Document text:
LCV Launches Digital Ad Campaign Criticizing Sens. Manchin and Portman for Voting to Gut the Law that First Protected Half of our National Parks

Feb 11, 2016

View the Senator Joe Manchin ads here and here.
View the Senator Rob Portman ads here and here.

WASHINGTON, D.C. – The League of Conservation Voters (LCV) today launched a $20,000 Facebook ad campaign holding Senator Joe Manchin (D-WV) and Rob Portman (R-OH) accountable for voting in favor of Sen. Mike Lee’s (R-UT) amendment to S. 2012, the Energy Policy Modernization Act of 2015, which would essentially gut the Antiquities Act. The Antiquities Act was the law first used to protect half of our national parks and has been used by 16 presidents from both parties to protect America’s special places from the Statue of Liberty to the Grand Canyon. The ads target their constituents and will run for about one week.

“Politicians who vote to gut the law first used to protect half our national parks are not pro-parks,” said Gene Karpinski, President of the League of Conservation Voters. “As we celebrate the National Park Service’s Centennial year, it is incomprehensible that these senators support tearing down the very law that ensured we could quickly protect our country’s special places for future generations. When they vote to undermine proven and successful conservation laws, it’s communities across the country that suffer when they are denied the economic benefits of preserving their natural and cultural heritage.”

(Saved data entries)
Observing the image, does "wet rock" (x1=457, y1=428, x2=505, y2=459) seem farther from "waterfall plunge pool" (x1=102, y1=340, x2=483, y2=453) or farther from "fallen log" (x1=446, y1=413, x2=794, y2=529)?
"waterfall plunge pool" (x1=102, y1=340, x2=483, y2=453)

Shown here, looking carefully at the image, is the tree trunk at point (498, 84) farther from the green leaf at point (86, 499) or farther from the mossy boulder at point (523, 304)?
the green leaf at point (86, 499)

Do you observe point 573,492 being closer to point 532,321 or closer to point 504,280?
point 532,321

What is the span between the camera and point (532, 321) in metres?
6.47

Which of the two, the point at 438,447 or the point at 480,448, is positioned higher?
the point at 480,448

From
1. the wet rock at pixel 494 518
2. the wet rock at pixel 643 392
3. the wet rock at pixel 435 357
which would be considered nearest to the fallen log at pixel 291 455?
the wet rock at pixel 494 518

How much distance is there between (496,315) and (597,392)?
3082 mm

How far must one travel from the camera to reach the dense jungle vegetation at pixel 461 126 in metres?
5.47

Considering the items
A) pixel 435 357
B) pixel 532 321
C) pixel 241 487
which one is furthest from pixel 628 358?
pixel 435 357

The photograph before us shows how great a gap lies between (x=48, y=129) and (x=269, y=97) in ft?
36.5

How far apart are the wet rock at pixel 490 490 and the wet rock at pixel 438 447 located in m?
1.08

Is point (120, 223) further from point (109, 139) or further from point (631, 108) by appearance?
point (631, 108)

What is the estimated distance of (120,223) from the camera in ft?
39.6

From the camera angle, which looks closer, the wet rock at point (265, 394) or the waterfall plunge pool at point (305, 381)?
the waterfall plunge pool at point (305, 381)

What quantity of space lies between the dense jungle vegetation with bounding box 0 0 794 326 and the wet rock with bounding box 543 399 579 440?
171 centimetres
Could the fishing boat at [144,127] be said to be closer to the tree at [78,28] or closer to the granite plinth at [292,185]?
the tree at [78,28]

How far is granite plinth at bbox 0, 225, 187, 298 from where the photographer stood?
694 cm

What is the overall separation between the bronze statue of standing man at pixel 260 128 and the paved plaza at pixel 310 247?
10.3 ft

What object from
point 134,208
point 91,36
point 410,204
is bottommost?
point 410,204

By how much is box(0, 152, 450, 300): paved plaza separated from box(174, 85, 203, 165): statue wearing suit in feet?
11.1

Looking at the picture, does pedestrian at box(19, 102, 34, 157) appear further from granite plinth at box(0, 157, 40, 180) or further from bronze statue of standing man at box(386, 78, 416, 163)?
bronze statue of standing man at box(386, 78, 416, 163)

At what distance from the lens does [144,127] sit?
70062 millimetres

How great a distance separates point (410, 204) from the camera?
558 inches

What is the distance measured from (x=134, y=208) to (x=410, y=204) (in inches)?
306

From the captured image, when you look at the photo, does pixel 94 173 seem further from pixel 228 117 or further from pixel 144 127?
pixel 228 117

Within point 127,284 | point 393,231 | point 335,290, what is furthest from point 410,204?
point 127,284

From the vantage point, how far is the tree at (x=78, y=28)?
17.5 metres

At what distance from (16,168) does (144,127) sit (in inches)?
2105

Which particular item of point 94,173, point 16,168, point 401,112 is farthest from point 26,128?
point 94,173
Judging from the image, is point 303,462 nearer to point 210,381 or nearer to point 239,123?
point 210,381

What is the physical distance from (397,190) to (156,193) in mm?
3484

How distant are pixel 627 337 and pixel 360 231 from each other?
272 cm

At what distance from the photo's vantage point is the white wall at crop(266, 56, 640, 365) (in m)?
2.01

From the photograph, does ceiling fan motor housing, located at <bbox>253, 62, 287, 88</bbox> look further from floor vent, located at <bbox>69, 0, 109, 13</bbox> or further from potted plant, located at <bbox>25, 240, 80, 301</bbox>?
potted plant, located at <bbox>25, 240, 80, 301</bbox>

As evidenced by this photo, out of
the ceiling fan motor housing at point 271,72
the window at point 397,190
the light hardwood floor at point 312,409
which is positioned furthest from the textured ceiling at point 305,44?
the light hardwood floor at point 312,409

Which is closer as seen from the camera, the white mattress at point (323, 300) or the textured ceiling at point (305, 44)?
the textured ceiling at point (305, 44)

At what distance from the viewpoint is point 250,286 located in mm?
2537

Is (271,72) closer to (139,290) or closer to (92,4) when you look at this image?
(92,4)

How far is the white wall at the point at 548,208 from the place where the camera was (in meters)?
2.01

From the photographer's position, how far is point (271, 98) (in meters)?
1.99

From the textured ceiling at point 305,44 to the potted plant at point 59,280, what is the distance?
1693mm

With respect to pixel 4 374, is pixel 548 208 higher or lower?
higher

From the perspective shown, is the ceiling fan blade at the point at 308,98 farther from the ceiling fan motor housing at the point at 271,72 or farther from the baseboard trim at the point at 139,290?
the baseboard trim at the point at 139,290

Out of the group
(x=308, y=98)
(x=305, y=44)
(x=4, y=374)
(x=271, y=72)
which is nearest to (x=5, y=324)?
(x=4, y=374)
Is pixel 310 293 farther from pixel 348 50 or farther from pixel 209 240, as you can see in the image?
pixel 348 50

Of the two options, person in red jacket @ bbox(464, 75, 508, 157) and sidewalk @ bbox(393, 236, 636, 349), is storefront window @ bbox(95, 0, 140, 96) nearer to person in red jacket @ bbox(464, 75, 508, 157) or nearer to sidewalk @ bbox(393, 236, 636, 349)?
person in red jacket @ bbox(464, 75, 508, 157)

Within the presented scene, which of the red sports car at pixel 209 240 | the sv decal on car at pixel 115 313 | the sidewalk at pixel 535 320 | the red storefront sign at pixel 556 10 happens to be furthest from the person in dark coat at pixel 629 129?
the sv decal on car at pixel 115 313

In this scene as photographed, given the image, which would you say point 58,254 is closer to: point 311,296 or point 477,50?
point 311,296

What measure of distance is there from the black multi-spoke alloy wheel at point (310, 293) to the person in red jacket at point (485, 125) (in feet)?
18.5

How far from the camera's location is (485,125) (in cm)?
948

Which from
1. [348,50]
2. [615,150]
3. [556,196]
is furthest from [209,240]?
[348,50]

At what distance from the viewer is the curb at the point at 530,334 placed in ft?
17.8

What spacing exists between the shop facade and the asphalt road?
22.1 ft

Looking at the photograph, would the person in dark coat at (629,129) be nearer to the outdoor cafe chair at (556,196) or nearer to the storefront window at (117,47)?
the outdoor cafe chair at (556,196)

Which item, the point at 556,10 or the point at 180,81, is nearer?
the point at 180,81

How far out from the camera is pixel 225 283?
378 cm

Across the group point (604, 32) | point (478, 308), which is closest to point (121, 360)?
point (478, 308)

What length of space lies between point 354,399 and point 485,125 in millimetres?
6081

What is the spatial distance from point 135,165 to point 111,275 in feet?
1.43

Tasks to perform:
1. Using the LCV ad campaign press release above, state whether each statement agrees with it: (a) The campaign runs on Facebook at a cost of $20,000. (b) The ads are scheduled to run for about one month. (c) Sixteen presidents have used the Antiquities Act. For each, answer yes or no and quote the words from the press release that decide it.
2. Extend the press release about the LCV campaign against Sens. Manchin and Portman, picking up after its final sentence.

Answers for the exercise:
1.
(a) Yes: "launched a $20,000 Facebook ad campaign"
(b) No: "will run for about one week"
(c) Yes: "has been used by 16 presidents from both parties"

2.
On February 2, Senator Mike Lee offered an amendment to S. 2012, the Energy Policy Modernization Act of 2015, which would gut the Antiquities Act, the law first used to protect half of our national parks. The Antiquities Act has been used by 16 presidents of both parties to protect many of America’s most special places, from the Statue of Liberty to the Grand Canyon to the Pacific Remote Islands in Hawaii. The Senate rejected the Lee amendment by a bipartisan vote of 47-48 (Senate Roll Call Vote 10). Sens. Manchin and Portman both voted YEA.